--- Supplied material Enclosed Below ---
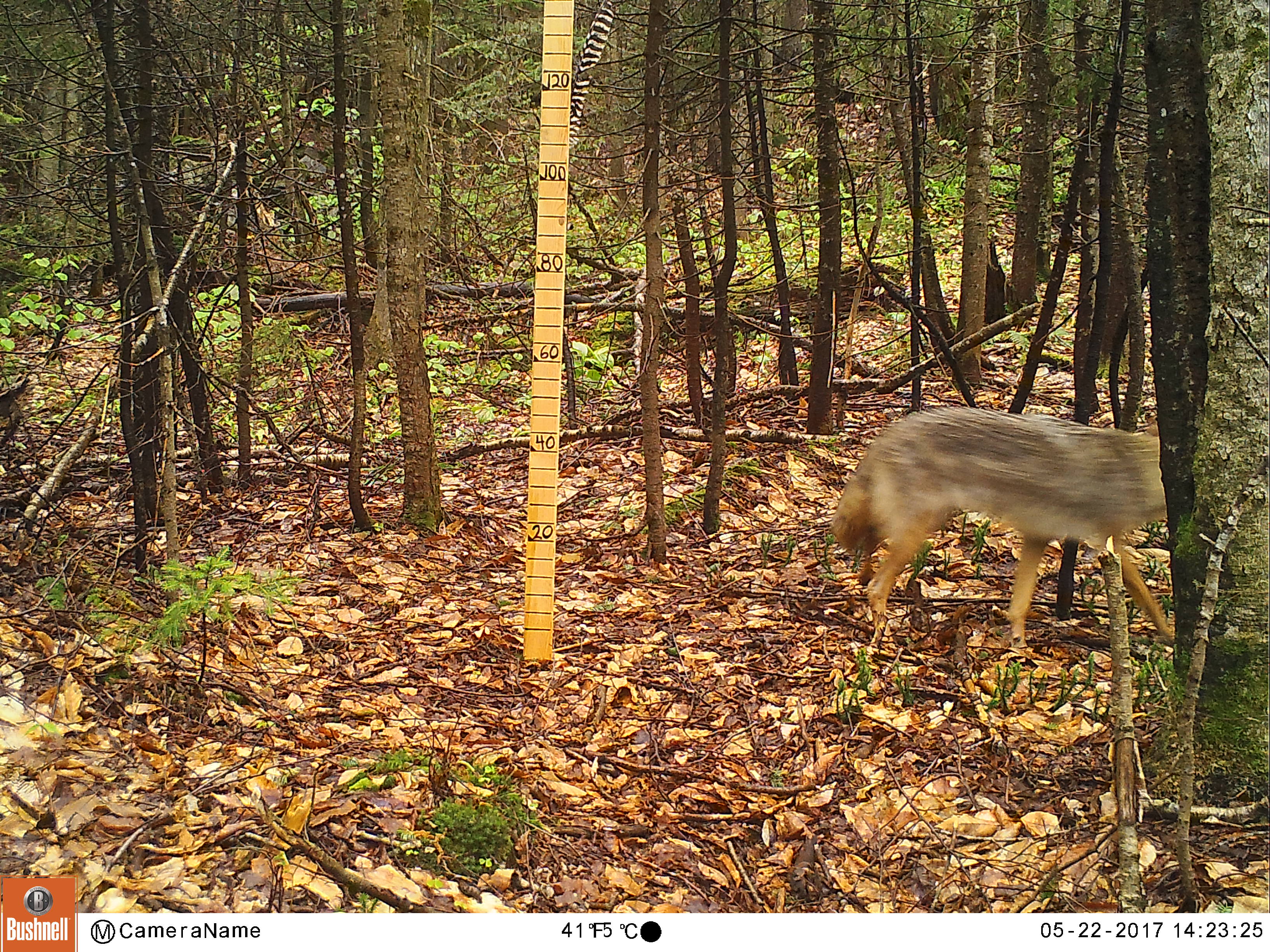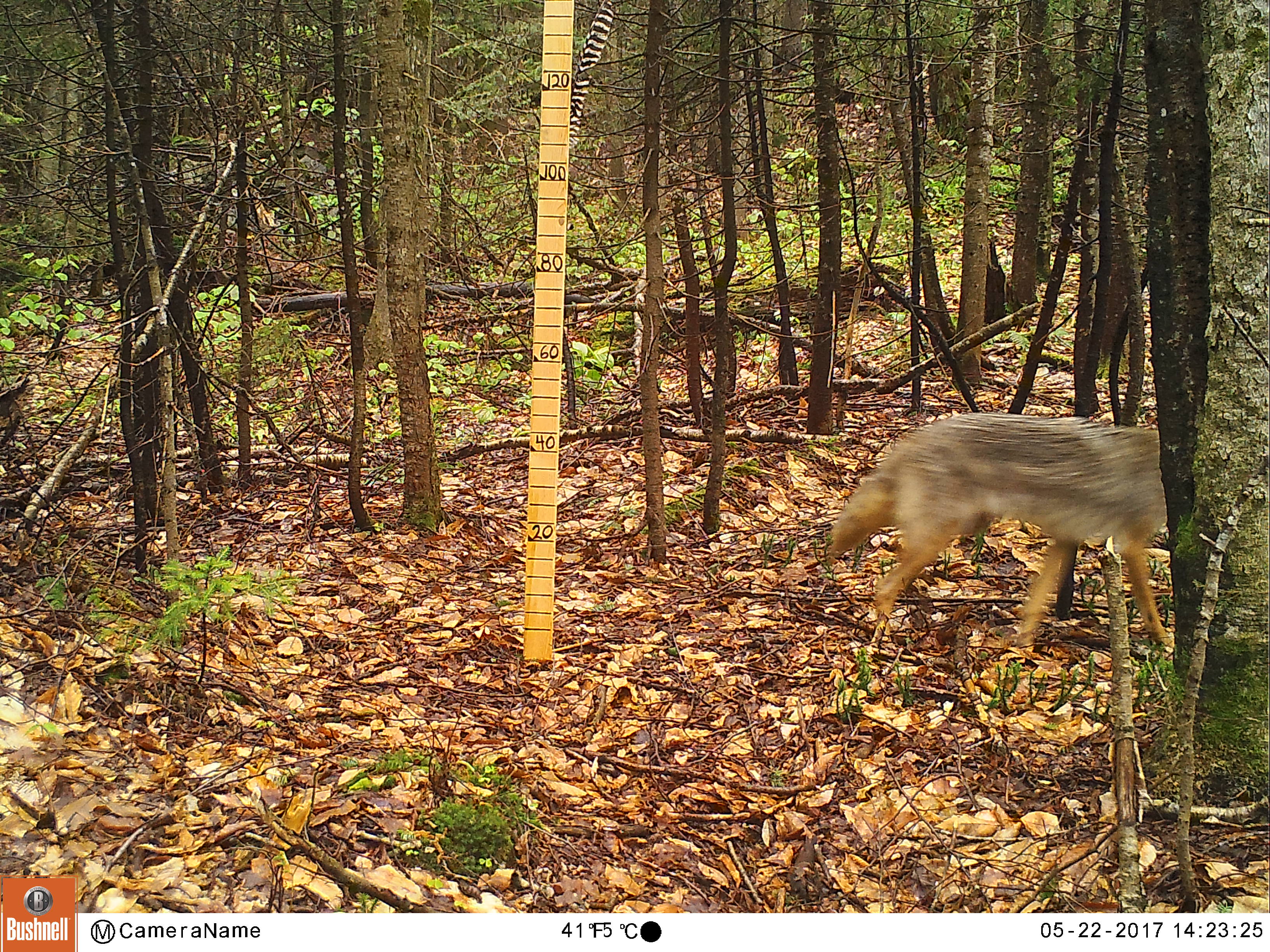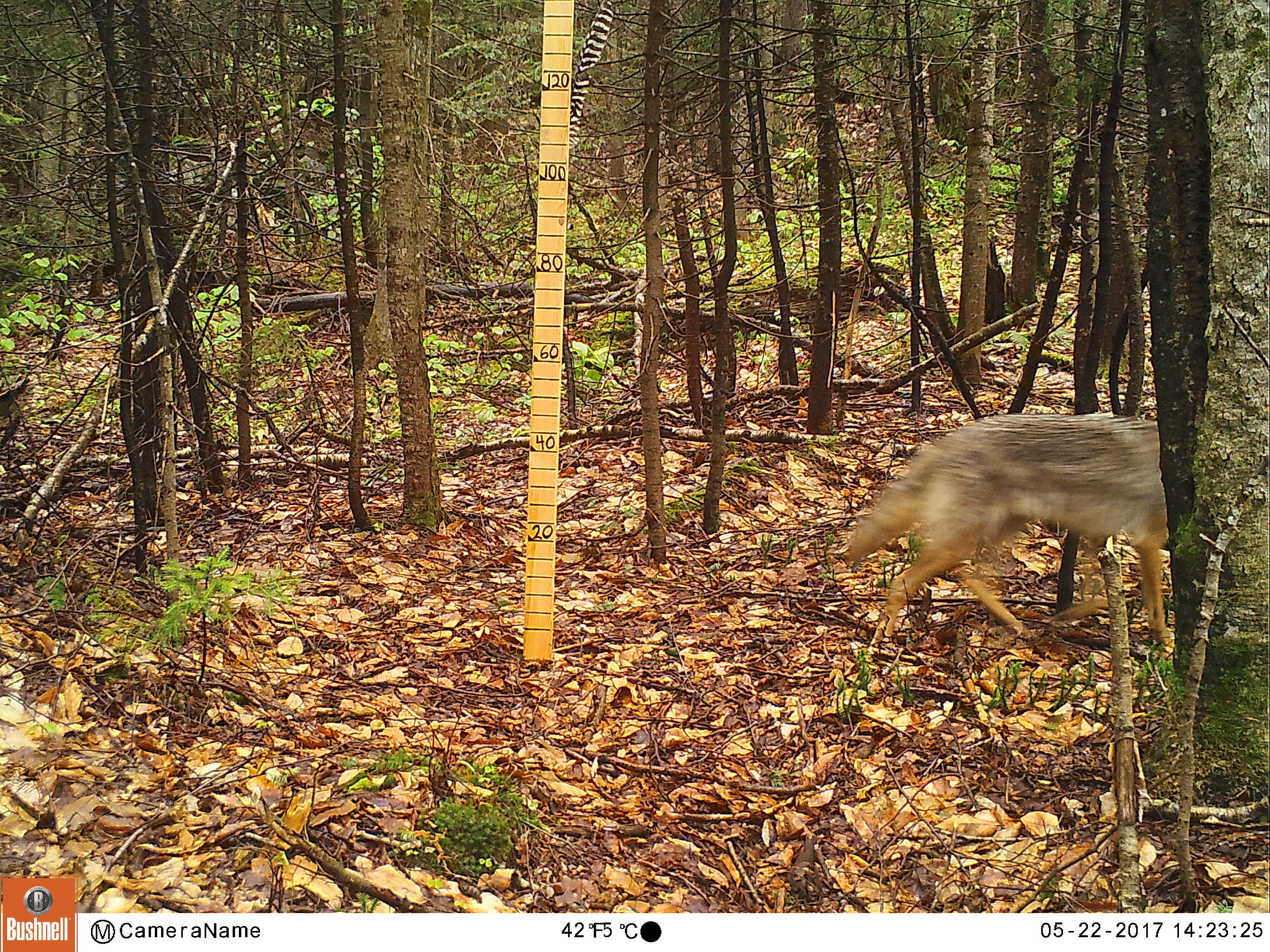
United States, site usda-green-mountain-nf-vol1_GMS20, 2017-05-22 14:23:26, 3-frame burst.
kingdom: Animalia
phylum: Chordata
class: Mammalia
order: Carnivora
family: Canidae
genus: Canis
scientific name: Canis latrans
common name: coyote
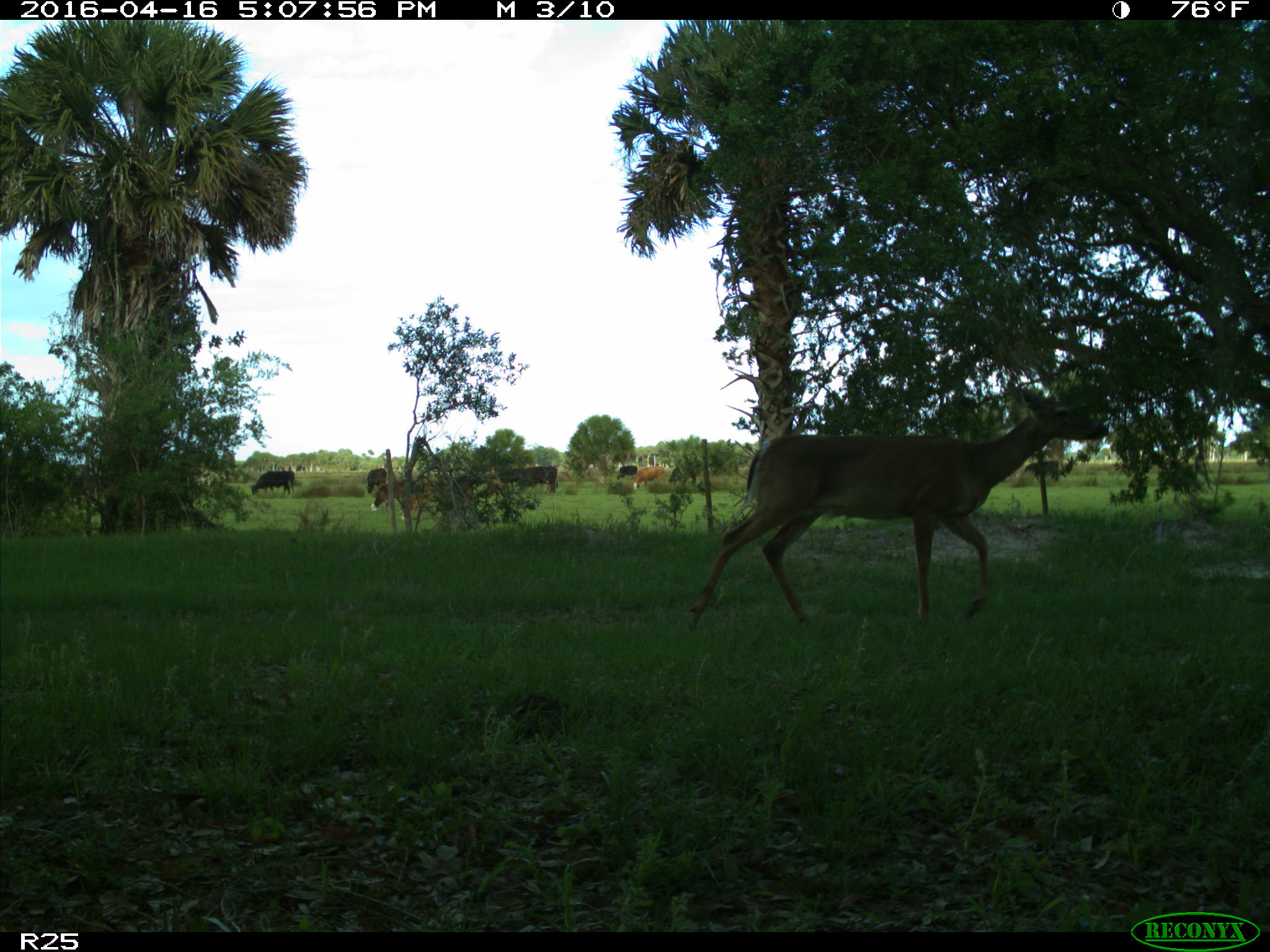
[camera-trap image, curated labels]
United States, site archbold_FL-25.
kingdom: Animalia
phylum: Chordata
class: Mammalia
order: Artiodactyla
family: Bovidae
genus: Bos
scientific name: Bos taurus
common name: domestic cow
Bos taurus (domestic cow).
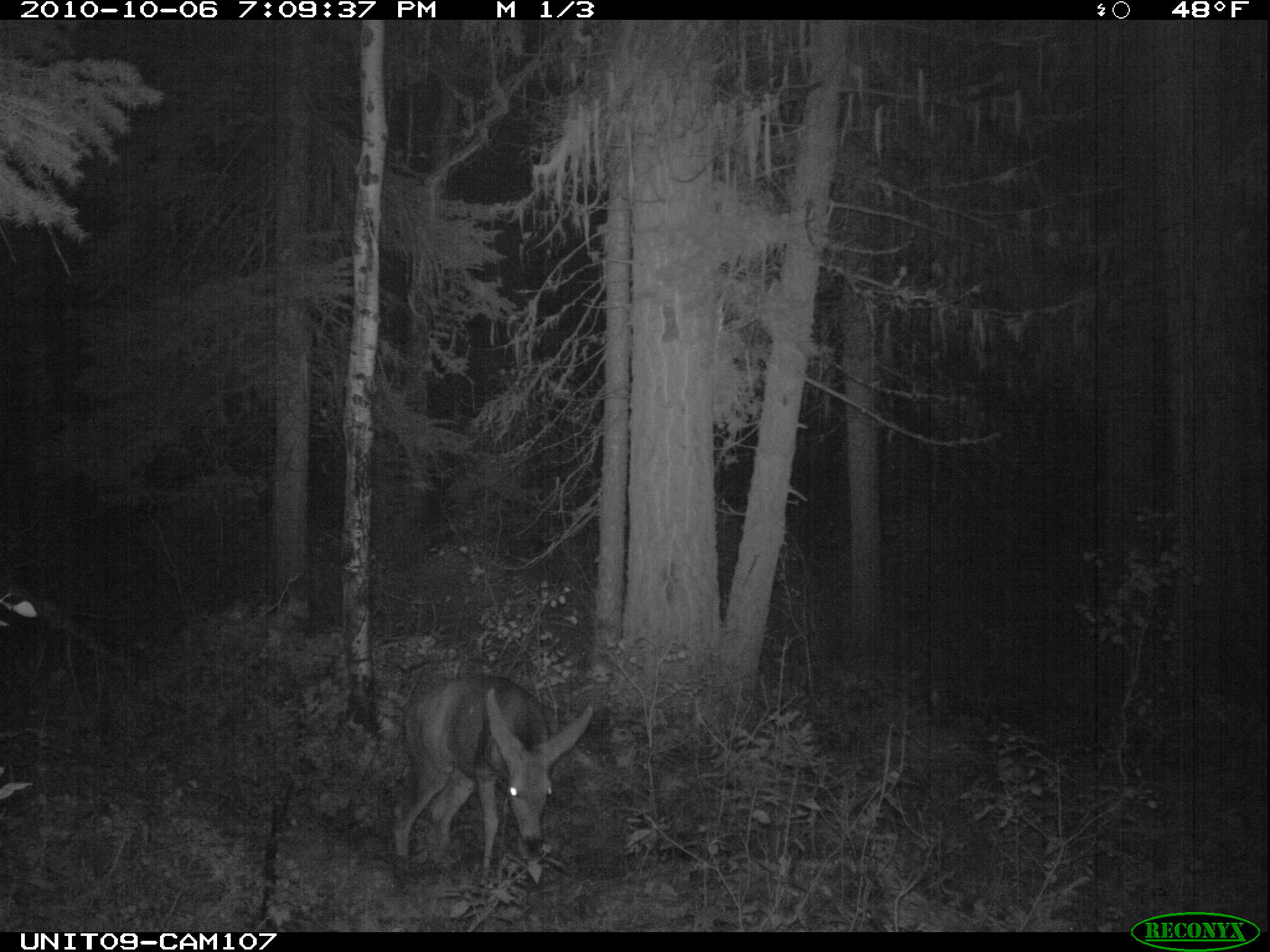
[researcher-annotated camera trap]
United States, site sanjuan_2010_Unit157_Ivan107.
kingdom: Animalia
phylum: Chordata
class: Mammalia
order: Artiodactyla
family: Cervidae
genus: Odocoileus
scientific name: Odocoileus hemionus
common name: mule deer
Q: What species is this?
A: Odocoileus hemionus (mule deer).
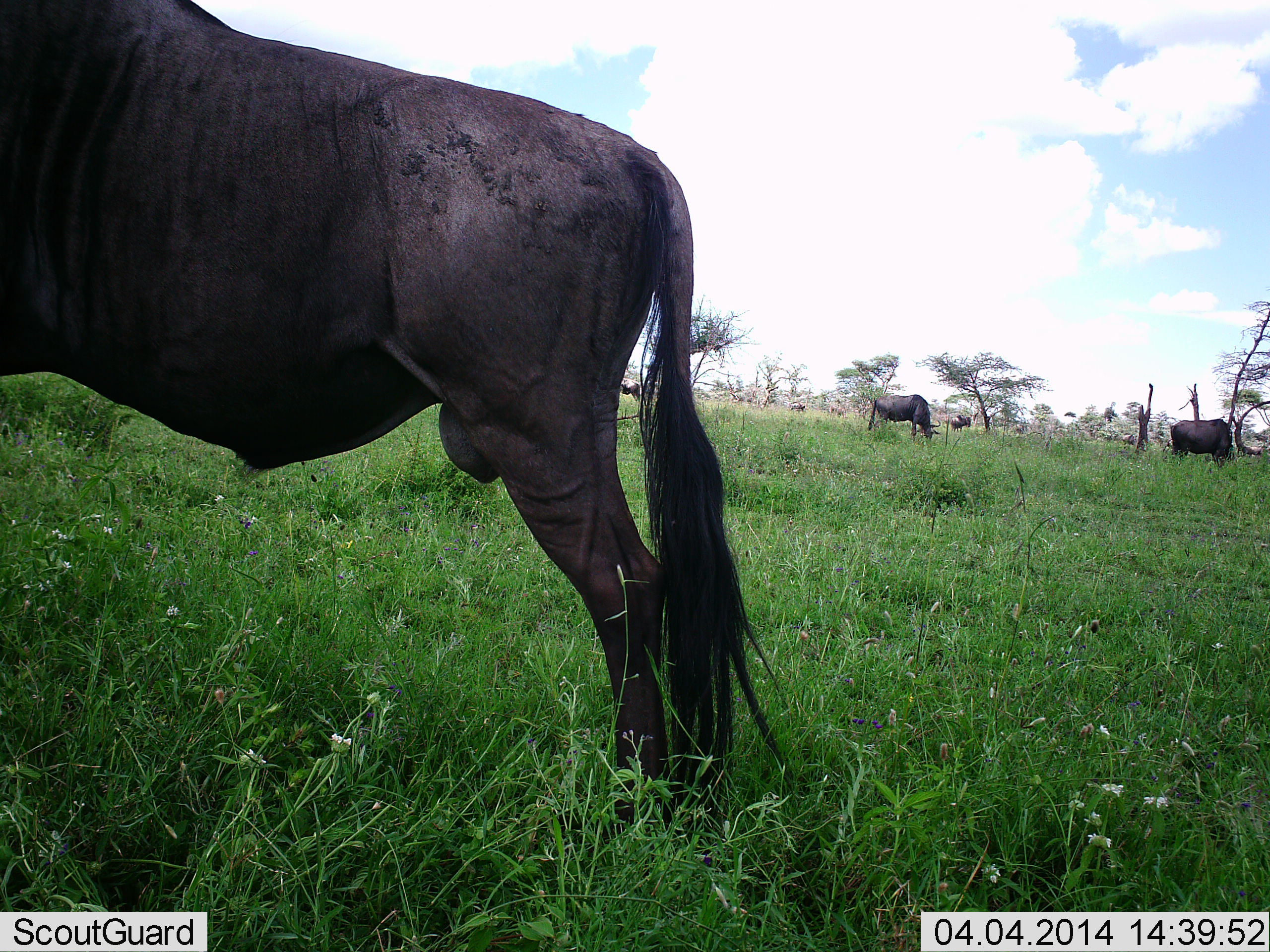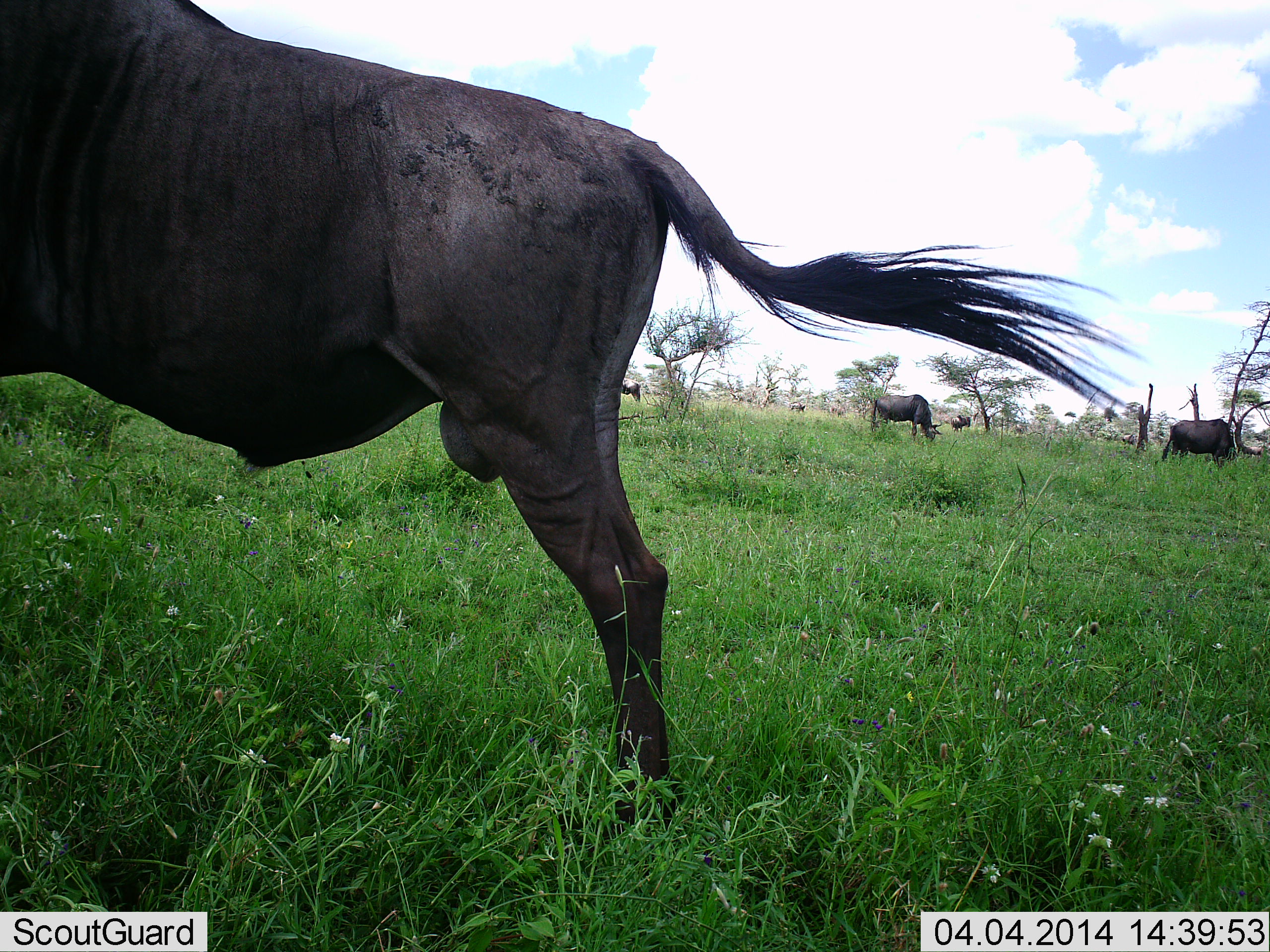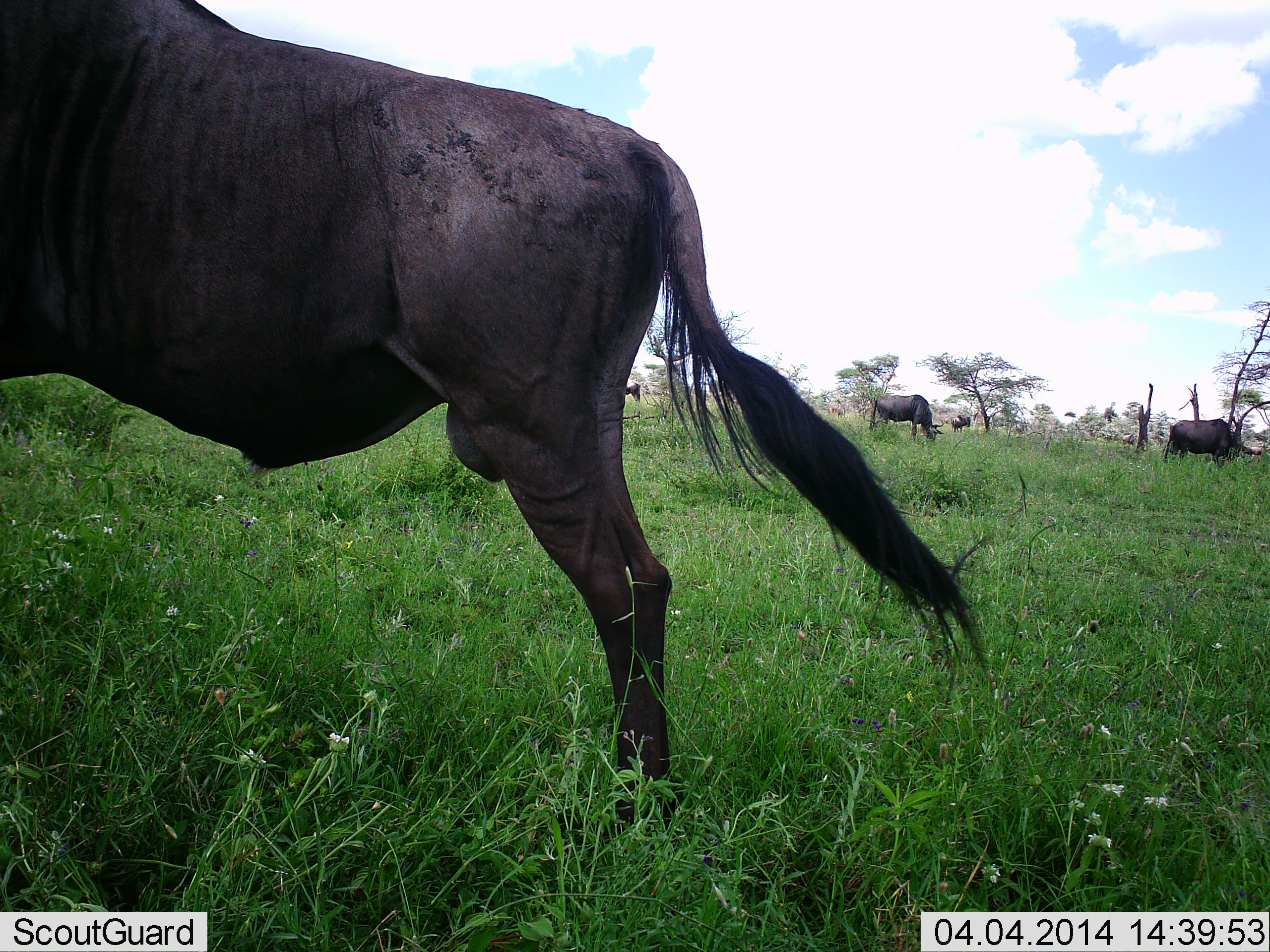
--- End of Enclosed Supplied material ---
- **What you need to do**:
Repeat the material exactly, without images.

- **Task answer**:
United States, site usda-green-mountain-nf-vol1_GMS20, 2017-05-22 14:23:26, 3-frame burst.
kingdom: Animalia
phylum: Chordata
class: Mammalia
order: Carnivora
family: Canidae
genus: Canis
scientific name: Canis latrans
common name: coyote
[camera-trap image, curated labels]
United States, site archbold_FL-25.
kingdom: Animalia
phylum: Chordata
class: Mammalia
order: Artiodactyla
family: Bovidae
genus: Bos
scientific name: Bos taurus
common name: domestic cow
Bos taurus (domestic cow).
[researcher-annotated camera trap]
United States, site sanjuan_2010_Unit157_Ivan107.
kingdom: Animalia
phylum: Chordata
class: Mammalia
order: Artiodactyla
family: Cervidae
genus: Odocoileus
scientific name: Odocoileus hemionus
common name: mule deer
Q: What species is this?
A: Odocoileus hemionus (mule deer).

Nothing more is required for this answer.